PASSAGE PROVIDED:
# Does tax advantage on new car outweigh the benefit of low cost used cars?



## stevenh1975 (Aug 4, 2015)

Thinking about buying a new pacifica hybrid and I know its bad to depreciate your car on uber but I do get to deduct the car and get the extra 7500 tax credit and I might even be able to make a profit by selling the car after two years.

I did some simple calculation please let me know if it is reasonable. 
New car cost ~$38,500 (includes tax)
sale price after 2 years ~$25,000 (based off KBB 2017 model with 40K miles)
tax credit $7500
_______________________________________________
so eventually I would be able to sell this car for a lost @6000, but in the meantime I can write off $22,330 along using MACRS depreciation 200DB method (1st year 0.2 2nd year 0.32) which is a saving of around $6700 in tax dollar. Seems like I get to use the car for free and just have to repeat this process every two year to make sure I always has a car to write off?


----------



## SEAL Team 5 (Dec 19, 2015)

Depends on which method you use for deduction, either SMR or accrual, depends on what percentage you drive your vehicle for rideshare compared to personal use, depends on how much revenue your vehicle accumulates per year. Depends on how much you depreciate your vehicle compared to the revenue you receive once you sell your vehicle. Don't forget that once you use the accrual method (actual cost) you can not switch to SMR (standard mileage rate) in following years.

RAW DATA:

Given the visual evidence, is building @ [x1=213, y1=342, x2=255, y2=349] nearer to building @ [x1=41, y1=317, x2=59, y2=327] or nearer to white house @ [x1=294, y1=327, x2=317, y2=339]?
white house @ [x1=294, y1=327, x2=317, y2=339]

WRITTEN EXERCISE: Return, word for word, the part of the forum thread on car tax deductions starting with "# Does tax advantage" and going on through "cost ~$38,500 (includes tax)". Work only from the forum thread on car tax deductions, not the data.

WRITTEN SOLUTION:
# Does tax advantage on new car outweigh the benefit of low cost used cars?



## stevenh1975 (Aug 4, 2015)

Thinking about buying a new pacifica hybrid and I know its bad to depreciate your car on uber but I do get to deduct the car and get the extra 7500 tax credit and I might even be able to make a profit by selling the car after two years.

I did some simple calculation please let me know if it is reasonable. 
New car cost ~$38,500 (includes tax)